**Aim 1**
In the recipe post below, how long does farro take to cook?

**Page extract**
It keeps well for two to three days so it is great for a quick dinner. Since farro takes about 45 min to cook, I usually cook 1 or 2 cups of farro over the weekend and use it in dishes during weeknights.

If you are new to farro, you may want to read my previous post, farro salad with cherry tomatoes and lemon cucumber, for an introduction to the amazing grain!

Wednesday, August 10, 2011

Pasta pomodori


Most of you already know that I prefer (and encourage others) to eat local and seasonal produce as much as possible. It's good for your body and the earth, and if that's not enough of a reason, it tastes a million times better! Friends who dine with us often remark at how I use such simple ingredients but my food is always packed with so much flavor and is surprisingly healthy. My response is always the same, use fresh high quality ingredients (preferably organic) that actually taste good so then you have to use less fat, less salt, and less sugar to add flavor to bland veggies.

I think tomatoes are the poster child of eating seasonally. In the summer months, tomatoes are juicy, earthy, and sweet and (gasp) actually taste like a tomato. I remember picking cherry tomatoes from our garden as a child and popping as many as I could into my mouth. This simple pasta is a beautiful way to use summer cherry tomatoes and captures the essence of summer. I love the idea of crushing the tomatoes before lightly cooking them. The garlic and basil add a fresh summer taste and the snowy mountain of parmesan complete the dish.

**Aim 2**
Count the lines in the listing below that contain the string "closer", and give only that number.

**Supplied entries**

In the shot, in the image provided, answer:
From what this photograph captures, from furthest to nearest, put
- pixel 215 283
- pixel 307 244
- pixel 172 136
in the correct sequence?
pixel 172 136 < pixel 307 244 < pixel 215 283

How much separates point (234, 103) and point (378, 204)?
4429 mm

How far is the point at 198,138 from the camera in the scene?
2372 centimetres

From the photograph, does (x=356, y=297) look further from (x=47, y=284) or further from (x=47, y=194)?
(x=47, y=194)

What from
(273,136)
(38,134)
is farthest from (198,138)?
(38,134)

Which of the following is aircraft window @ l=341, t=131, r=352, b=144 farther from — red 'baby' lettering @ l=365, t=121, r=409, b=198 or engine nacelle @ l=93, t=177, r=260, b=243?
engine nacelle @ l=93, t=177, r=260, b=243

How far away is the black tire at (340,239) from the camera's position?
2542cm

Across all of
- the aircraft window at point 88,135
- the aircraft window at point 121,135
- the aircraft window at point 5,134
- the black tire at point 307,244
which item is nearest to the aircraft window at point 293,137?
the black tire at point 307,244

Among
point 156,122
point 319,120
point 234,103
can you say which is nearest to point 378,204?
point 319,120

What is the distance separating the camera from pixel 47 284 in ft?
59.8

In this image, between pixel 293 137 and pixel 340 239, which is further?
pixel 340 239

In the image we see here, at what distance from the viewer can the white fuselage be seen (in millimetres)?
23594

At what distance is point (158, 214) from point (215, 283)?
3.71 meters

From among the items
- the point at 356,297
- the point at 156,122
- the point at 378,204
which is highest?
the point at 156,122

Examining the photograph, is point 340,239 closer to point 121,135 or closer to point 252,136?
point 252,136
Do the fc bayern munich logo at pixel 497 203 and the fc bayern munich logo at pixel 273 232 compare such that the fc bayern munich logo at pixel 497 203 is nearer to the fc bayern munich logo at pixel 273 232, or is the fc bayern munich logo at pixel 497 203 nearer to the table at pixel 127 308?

---

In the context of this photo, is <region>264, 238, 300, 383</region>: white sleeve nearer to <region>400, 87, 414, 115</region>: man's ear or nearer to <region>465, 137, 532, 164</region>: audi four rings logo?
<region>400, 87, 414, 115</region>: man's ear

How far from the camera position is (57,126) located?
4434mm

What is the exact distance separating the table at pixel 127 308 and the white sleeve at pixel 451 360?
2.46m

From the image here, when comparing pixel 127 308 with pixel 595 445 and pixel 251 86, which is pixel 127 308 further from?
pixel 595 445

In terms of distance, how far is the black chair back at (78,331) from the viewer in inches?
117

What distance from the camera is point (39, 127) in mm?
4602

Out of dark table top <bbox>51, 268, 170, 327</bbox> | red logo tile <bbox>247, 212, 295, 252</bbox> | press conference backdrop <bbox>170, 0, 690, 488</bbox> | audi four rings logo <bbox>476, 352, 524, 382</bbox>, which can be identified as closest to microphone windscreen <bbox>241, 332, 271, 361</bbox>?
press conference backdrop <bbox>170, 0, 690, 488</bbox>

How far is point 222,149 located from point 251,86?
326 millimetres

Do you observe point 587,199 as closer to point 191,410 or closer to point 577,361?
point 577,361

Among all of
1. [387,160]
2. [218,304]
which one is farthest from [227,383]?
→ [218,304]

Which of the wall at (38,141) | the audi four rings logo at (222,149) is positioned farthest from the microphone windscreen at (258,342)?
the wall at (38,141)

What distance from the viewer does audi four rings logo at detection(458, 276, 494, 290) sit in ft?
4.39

* * *

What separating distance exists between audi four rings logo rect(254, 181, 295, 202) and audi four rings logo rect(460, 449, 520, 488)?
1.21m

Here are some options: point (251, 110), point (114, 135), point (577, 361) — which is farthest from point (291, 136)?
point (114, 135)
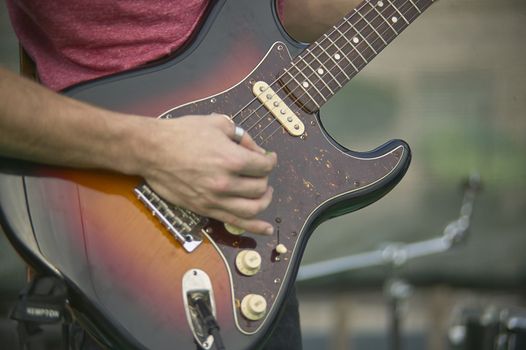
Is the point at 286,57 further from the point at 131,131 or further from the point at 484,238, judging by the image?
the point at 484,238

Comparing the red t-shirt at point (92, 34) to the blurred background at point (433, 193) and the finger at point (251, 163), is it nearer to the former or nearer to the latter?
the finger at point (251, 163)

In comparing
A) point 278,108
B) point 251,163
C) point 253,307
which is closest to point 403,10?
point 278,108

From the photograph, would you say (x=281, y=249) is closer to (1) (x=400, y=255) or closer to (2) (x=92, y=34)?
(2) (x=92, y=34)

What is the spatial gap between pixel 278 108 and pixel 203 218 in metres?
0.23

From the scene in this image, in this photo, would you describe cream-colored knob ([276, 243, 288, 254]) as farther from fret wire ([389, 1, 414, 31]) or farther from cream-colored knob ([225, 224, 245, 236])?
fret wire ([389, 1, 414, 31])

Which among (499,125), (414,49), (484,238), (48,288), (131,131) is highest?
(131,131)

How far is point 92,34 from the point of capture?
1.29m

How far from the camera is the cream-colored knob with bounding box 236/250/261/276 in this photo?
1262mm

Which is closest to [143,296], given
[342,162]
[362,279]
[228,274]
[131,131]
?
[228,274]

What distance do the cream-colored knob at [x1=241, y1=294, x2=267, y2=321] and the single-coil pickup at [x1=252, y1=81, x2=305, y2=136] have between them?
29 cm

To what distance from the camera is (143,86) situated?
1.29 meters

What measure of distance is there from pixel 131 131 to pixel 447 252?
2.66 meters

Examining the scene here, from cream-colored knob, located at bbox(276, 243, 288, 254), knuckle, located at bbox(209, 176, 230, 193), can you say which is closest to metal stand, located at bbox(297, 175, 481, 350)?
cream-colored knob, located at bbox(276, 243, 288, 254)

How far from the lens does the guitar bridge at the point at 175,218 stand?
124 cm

**Result 1**
About 45 minutes.

**Result 2**
3